Voices of the Dead
I’m not a man that holds a grudge against someone for their opinion. I don’t get upset if someone gets something out of Tome of the Undergates that I didn’t intend them to. That’s part of the allure of writing. I don’t get upset if someone doesn’t like the book, either; any piece of art is going to be subjective and not every piece is for everybody. Criticism, too, can be useful to a writer. Assuming it’s presented in a way that an author can actually look at without emotionally ripping himself apart, a lot of writers benefit from eloquent, exemplified discussions of where they can improve on.
This doesn’t apply exclusively to Tome of the Undergates, either. A lot of writers improve greatly when their work is scrutinized. When we have a problem is when the criticism is not helpful. While browsing a few of my fellow authors’ critiques, I happened to notice a rather disturbing trend in the commentary. Namely, that a lot of the criticism boiled down to the following statement:
“He’s not George R.R. Martin/Joe Abercrombie/Gene Wolfe/China Mieville.”
This sort of commentary got me thinking. A standard complaint leveled against fantasy and its readers is that every book is the same: it’s the same story of good and evil, the same characters of hero and villain, the same format of questing for good times, the same result of saving the world.

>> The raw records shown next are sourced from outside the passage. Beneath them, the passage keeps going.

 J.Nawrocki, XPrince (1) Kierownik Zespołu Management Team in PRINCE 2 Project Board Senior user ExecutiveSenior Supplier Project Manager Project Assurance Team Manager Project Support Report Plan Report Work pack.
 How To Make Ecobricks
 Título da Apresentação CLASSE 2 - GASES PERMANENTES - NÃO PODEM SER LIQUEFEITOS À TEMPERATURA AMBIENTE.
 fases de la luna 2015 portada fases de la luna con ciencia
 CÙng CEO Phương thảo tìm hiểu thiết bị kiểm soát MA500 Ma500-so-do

This is a view I patently reject: as I discussed over at Pat’s Fantasy Hotlist last week, I think readers and authors alike have come to the point where we not only can accept different stories, we demand them. As such, you’re quite unlike to read two fantasy stories that are like each other. The genre has benefited from this.
At the same time, however, a different kind of demand has come up, and I think it’s not doing any of us a lick of good.

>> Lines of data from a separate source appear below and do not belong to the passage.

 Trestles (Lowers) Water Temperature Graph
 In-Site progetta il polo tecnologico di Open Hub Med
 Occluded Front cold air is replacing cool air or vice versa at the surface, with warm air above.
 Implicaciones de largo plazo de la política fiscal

We compare authors all the time; hell, my publishers do it for me. It’s the easiest way to summarize an author and to get another person interested in their book or to explain that said book just isn’t for them. To say “Author A is like/similar/evokes feelings of Author B” is a fine and apt thing to say…so long as it stops there and is taken as no more than that: a suggestion that Author A might have a style similar to Author B. Where the danger comes in is when this is taken too literally, when the major complaint becomes someone feeling betrayed because, no matter how alike they might seem, Author A is not Author B.

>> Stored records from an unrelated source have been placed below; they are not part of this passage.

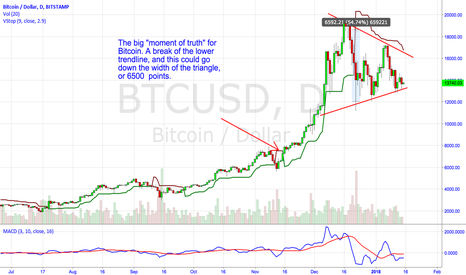 """BTCUSD: The """"Moment of Truth"""" for Bitcoin."""
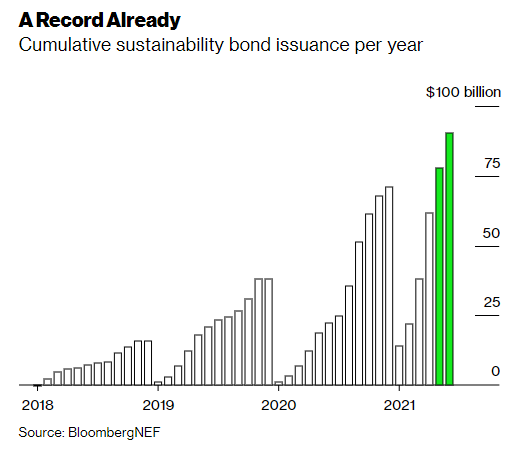 this graph shows the cumulative sustainability bond issuance per year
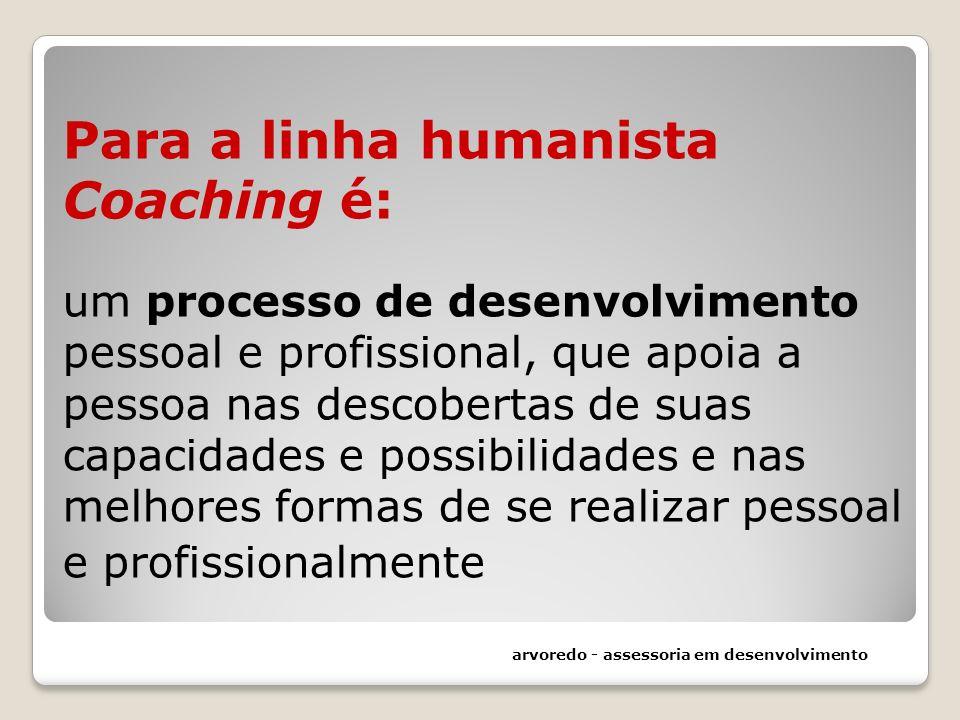 Para a linha humanista Coaching é: um processo de desenvolvimento pessoal e profissional, que apoia a pessoa nas descobertas de suas capacidades e pos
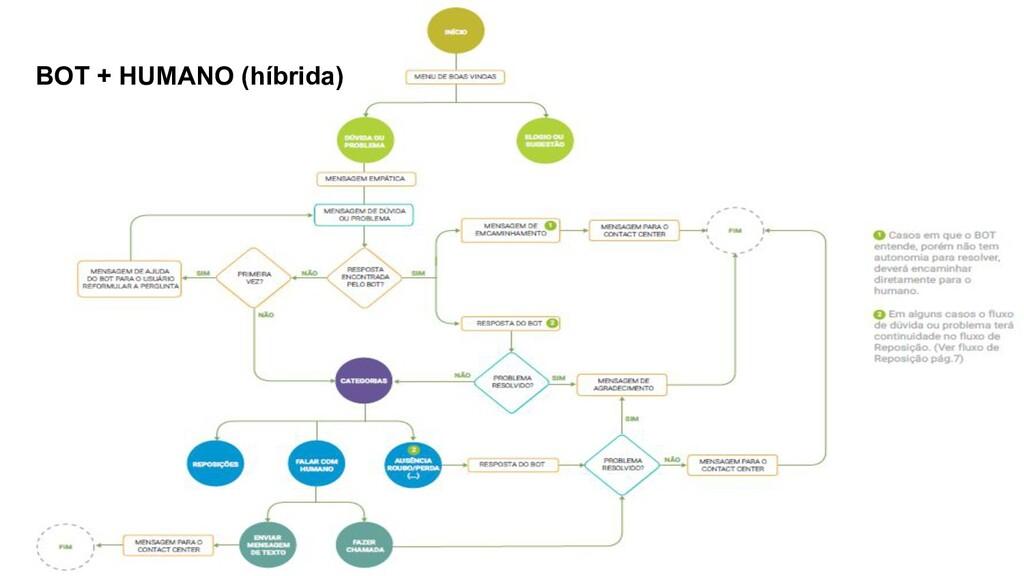 Globalcode – Open4education BOT + HUMANO (híbri...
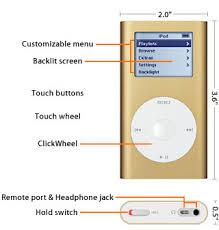 apple mini ipods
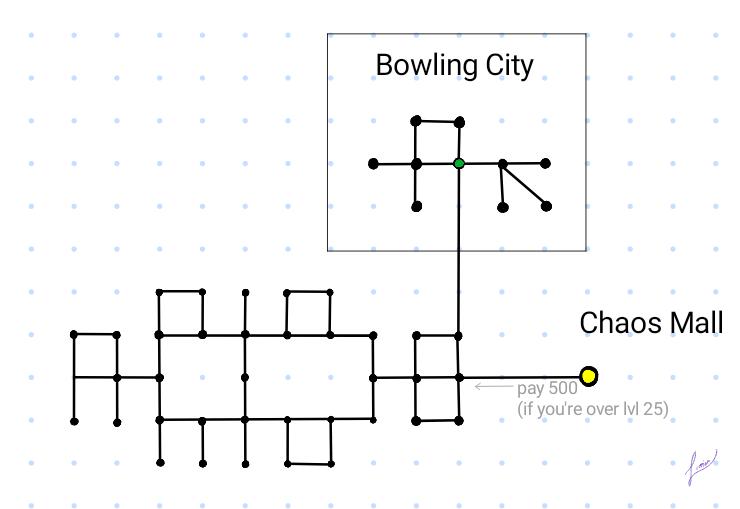 Map of Bowling City inside Chaos Mall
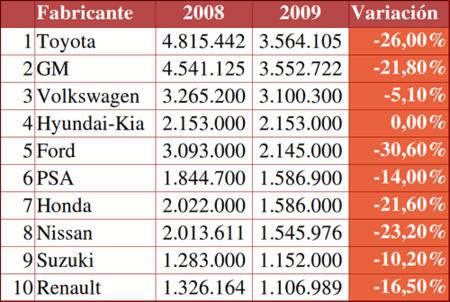 Ventas mundiales de coches 2008-2009 primer semestre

George R.R. Martin is a unique voice. Mark Charan Newton is a unique voice. Robin Hobb is a unique voice. The same goes for Scott Lynch, Joe Abercrombie, Peter V. Brett, Brent Weeks and many, many more. They can’t help but be unique voices; that’s why they’re authors. If they weren’t unique, they’d be plagiarists. And if their voices weren’t unique, they wouldn’t have found the success they have. Sometimes, these voices don’t work for us. That’s fine. We should feel that the atmosphere of this particular readership is safe and accepting enough that we can say that freely.
What we shouldn’t be doing is treating the atmosphere like an episode of Highlander, in which there can be only one author and everyone who is not him is dirt. Saying “this voice does not work for me” is fine. Saying “this voice does not work for me because this is not Joe Abercrombie’s voice” is not. That’s not a criticism. That’s just unfair. It’s unfair to an author because it’s basically saying that the only way he can succeed is if he’s someone entirely different. It’s unfair to a curious reader because all it does is observe that said author is not someone he never claimed to be. It’s unfair to the readership at large because it cultivates an air that is hostile to authors who are not as established and readers who are not following the established names.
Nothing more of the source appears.